Haas' theorem revisited

TL;DR

This paper revisits Haas' theorem on patchworking of non-singular plane tropical curves, providing a new interpretation using abstract graphs and topological surfaces to better understand the space of real algebraic curves.

Contribution

It offers a novel topological and graph-theoretic interpretation of Haas' theorem, extending its applicability beyond plane tropical curves to abstract graphs.

Findings

Characterizes the space of patchworkings as an affine subspace of real structures.

Provides a new proof of Haas' original theorem using topological methods.

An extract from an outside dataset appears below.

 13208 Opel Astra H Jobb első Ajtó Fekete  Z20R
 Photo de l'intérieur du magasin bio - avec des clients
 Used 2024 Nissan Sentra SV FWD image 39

Connects involutions on surfaces to the algebraic structure of patchworking.

Abstract

Haas' theorem describes all partchworkings of a given non-singular plane tropical curve $C$ giving rise to a maximal real algebraic curve. The space of such patchworkings is naturally a linear subspace $W_C$ of the $\mathbb{Z}/2\mathbb{Z}$-vector space $\overrightarrow \Pi_C$ generated by the bounded edges of $C$, and whose origin is the Harnack patchworking. The aim of this note is to provide an interpretation of affine subspaces of $\overrightarrow \Pi_C $ parallel to $W_C$. To this purpose, we work in the setting of abstract graphs rather than plane tropical curves. We introduce a topological surface $S_\Gamma$ above a trivalent graph $\Gamma$, and consider a suitable affine space $\Pi_\Gamma$ of real structures on $S_\Gamma$ compatible with $\Gamma$. We characterise $W_\Gamma$ as the vector subspace of $\overrightarrow \Pi_\Gamma$ whose associated involutions induce the same action on $H_1(S_\Gamma,\mathbb{Z}/2\mathbb{Z})$. We then deduce from this statement another proof of Haas' original result.